(Spatial reasoning entries)
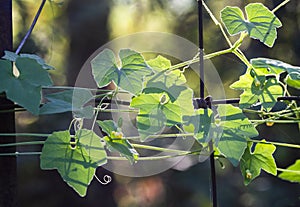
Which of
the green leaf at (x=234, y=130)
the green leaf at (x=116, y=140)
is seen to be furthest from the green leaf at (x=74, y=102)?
the green leaf at (x=234, y=130)

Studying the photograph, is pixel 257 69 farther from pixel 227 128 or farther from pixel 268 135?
pixel 268 135

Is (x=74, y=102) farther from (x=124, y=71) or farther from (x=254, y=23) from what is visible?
(x=254, y=23)

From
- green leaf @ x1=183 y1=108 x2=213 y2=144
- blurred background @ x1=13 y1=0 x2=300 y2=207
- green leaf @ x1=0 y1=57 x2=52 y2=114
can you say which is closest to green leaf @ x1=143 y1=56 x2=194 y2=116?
green leaf @ x1=183 y1=108 x2=213 y2=144

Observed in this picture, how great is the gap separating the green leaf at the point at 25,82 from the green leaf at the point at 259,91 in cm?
24

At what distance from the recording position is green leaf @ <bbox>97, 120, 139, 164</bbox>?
555 mm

PROBLEM STATEMENT :: Rewrite everything from the line containing "At what distance" down to the end of the entries as a numbered list, leaving out any blank lines.

ANSWER TO THE PROBLEM ::
1. At what distance from the recording position is green leaf @ <bbox>97, 120, 139, 164</bbox>?
2. 555 mm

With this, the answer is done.